Mattei negotiated an oil deal with the Soviet Union, and, at the time of his death, was involved in efforts to persuade Iran to break its agreements with the “seven sisters” and negotiate separate contracts with Italy and other states.
He was sufficiently close to Soviet Premier Nikita Khrushchev, for example, that Khrushchev once gave Mattei a Russian bear, which he transported to a forest in Italy’s Dolomite mountain region.
Mattei’s basic idea was that Italy required energy independence, which, he felt, would allow it to exercise diplomatic and political independence apart from whatever line the United States and the emerging European Union would adopt.
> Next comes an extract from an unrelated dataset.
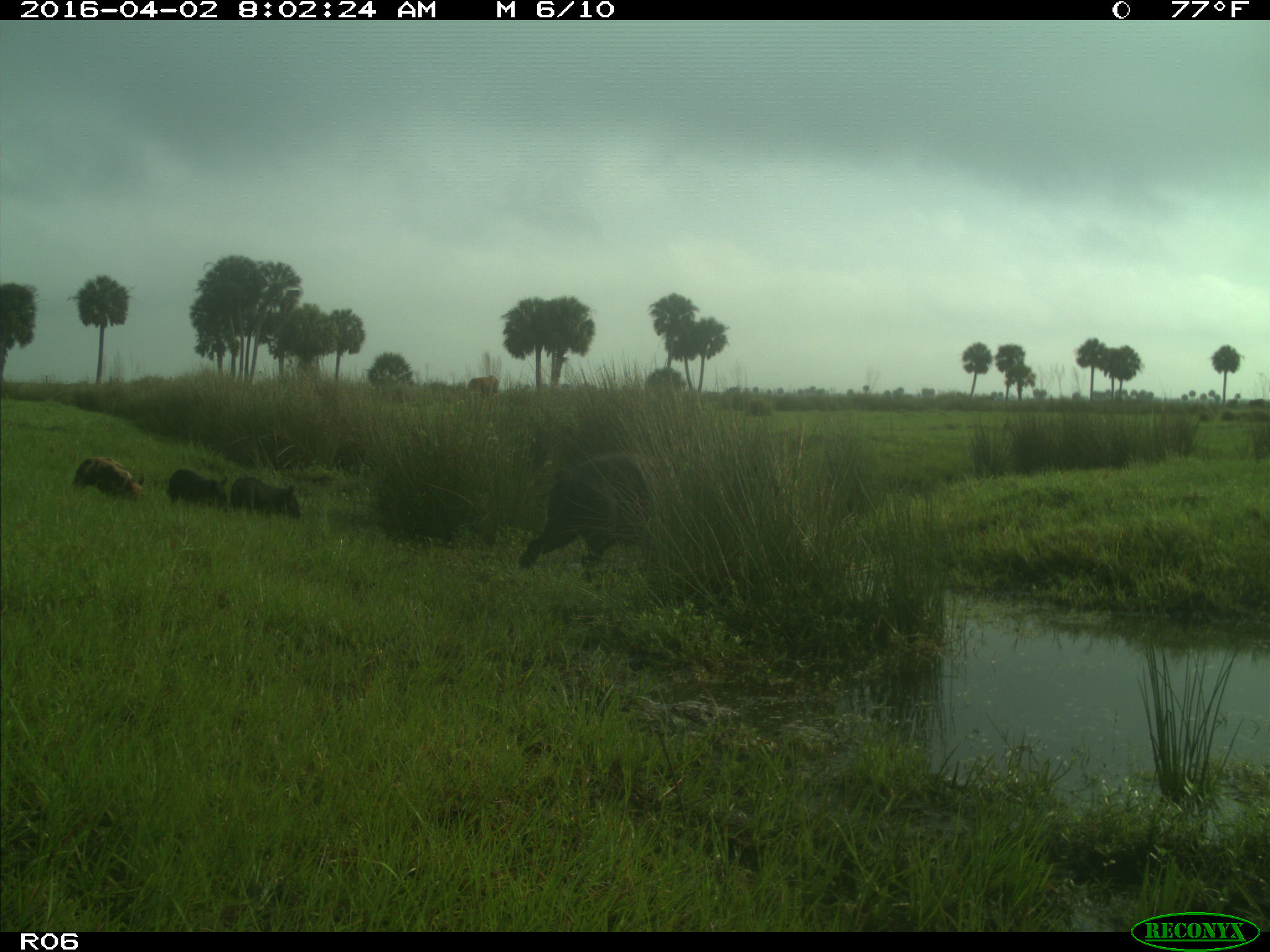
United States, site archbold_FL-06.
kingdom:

Today, the obvious application of that principle would be the war in Ukraine. The current center-right Italian government of Prime Minister Giorgia Meloni has supported the Biden administration’s efforts to arm Ukraine, but many Italian leftists believe that policy violates the spirit of the country’s post-war constitution repudiating war “as a means of settling international disputes.”
Pope Francis’s own ambivalence about the United States obviously comes from his Latin American background. He became the Jesuit provincial in Argentina in 1973, the same year that Salvador Allende died in Chile amid a CIA-backed coup.
Nevertheless, Enrico Mattei is emblematic of the sort of figure in the West – especially in Italy, the country of Francis’s own ancestors – whose visions and aspirations, many of them not exactly aligned with American interests, are being dusted off and given new life under this pope.